Summer Bruschetta


RECIPE:  Crostini with Heirloom Tomato Bruschetta

For Crostini:
-1 Wildflour Baguette ( great use for day old bread!)
-Extra virgin olive oil
-1 whole peeled garlic clove, sliced in half

Preheat oven to 425 F.
Slice the bread into 1/2 inch thick slices, at an angle to create longer slices.  Brush the tops of each slice of bread with olive oil, and rub the tops with clove to add a light garlic flavor.
Place onto broiler pan, or metal baking sheet.  Place in oven for 8-10 minutes, or until bread is lightly browned.
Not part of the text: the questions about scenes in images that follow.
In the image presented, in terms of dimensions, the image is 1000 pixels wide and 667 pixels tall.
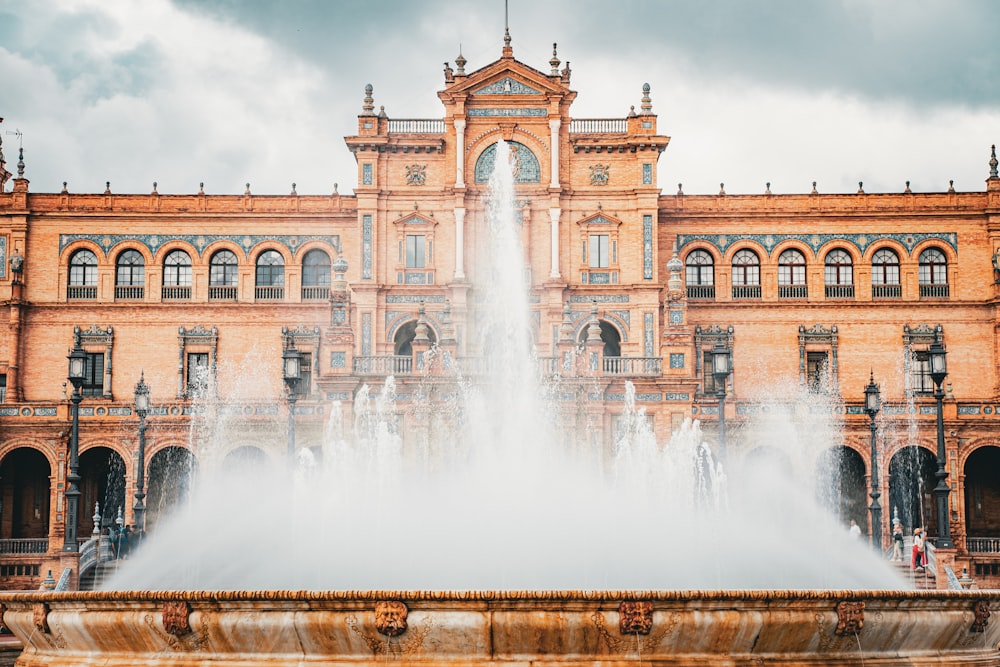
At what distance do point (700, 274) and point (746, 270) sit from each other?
1851mm

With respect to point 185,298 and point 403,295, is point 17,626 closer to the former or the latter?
point 403,295

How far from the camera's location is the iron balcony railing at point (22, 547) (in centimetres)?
4031

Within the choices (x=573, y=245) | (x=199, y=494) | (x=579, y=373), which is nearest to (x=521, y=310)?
(x=573, y=245)

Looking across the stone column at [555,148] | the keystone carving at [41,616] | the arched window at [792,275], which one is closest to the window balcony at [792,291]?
the arched window at [792,275]

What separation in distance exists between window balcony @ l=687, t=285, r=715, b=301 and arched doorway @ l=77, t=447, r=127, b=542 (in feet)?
73.7

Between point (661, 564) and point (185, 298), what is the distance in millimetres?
34716

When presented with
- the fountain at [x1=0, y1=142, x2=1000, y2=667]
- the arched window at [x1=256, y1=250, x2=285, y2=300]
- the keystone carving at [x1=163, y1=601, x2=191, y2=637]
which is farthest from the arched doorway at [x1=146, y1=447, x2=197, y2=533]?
the keystone carving at [x1=163, y1=601, x2=191, y2=637]

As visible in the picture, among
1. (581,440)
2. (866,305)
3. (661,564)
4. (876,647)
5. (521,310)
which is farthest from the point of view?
(866,305)

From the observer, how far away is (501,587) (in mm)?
16688

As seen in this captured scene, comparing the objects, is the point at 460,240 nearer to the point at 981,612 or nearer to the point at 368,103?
the point at 368,103

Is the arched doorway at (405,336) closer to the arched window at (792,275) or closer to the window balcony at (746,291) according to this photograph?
the window balcony at (746,291)

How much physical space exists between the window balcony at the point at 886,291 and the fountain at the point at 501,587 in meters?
17.6

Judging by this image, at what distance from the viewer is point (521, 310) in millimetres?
45562

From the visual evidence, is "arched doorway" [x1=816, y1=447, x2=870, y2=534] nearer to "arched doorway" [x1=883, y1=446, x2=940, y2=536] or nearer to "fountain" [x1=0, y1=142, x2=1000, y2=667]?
"arched doorway" [x1=883, y1=446, x2=940, y2=536]
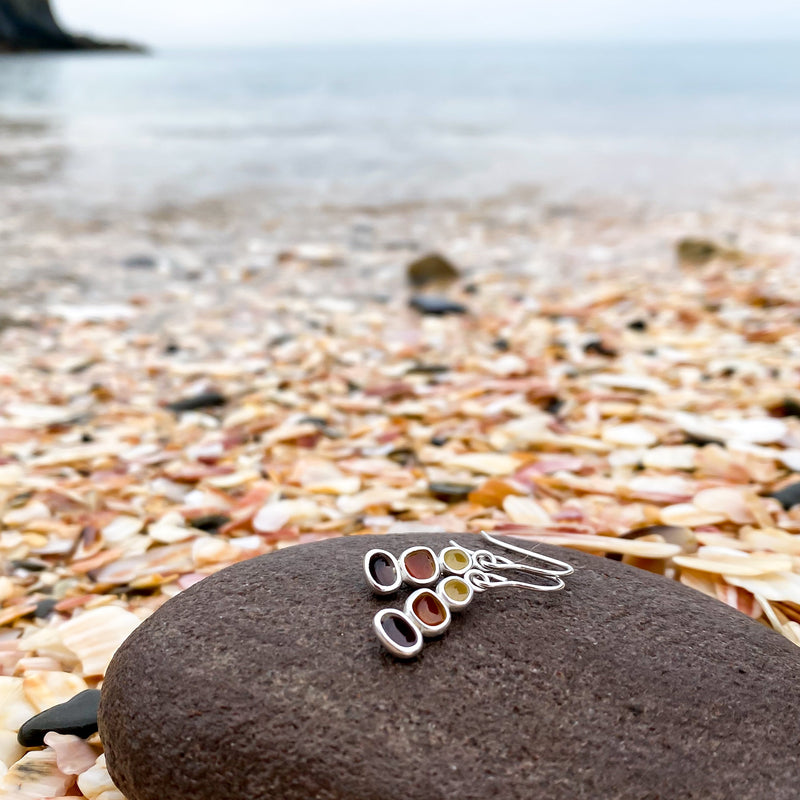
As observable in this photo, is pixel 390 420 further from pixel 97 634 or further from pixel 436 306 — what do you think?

While the bread is baking prepare the bruschetta.

For Bruschetta:
-2 cups mixed color tomatoes, cherry if available
-6-8 large basil leaves
-1 garlic clove, minced ( use the clove leftover from preparing the bread)
-2 Tbsp. Extra Virgin Olive oil
-pinch sea salt
optional - pinch of red pepper flakes

Cut the tomatoes into 1/4 inch pieces.  If the tomatoes are very wet or contain lots of seeds, place cut tomatoes in a colander and drain excess liquid and seeds.  Cut the basil into very thin strips ( chiffonade).  Place the tomatoes in a glass or ceramic bowl.  Add the garlic, basil, olive oil and sea salt to taste.  Stir to combine.  The Bruschetta can be prepared in advance and refrigerated up to one day in advance, but is best served at room temperature.

Arrange the crostini around the edges of a plate and place the Bruschetta in a small bowl in the center of the plate.  Spoon Bruschetta over warm crostini and enjoy!  Pair with your favorite summer wine for an easy and elegant appetizer!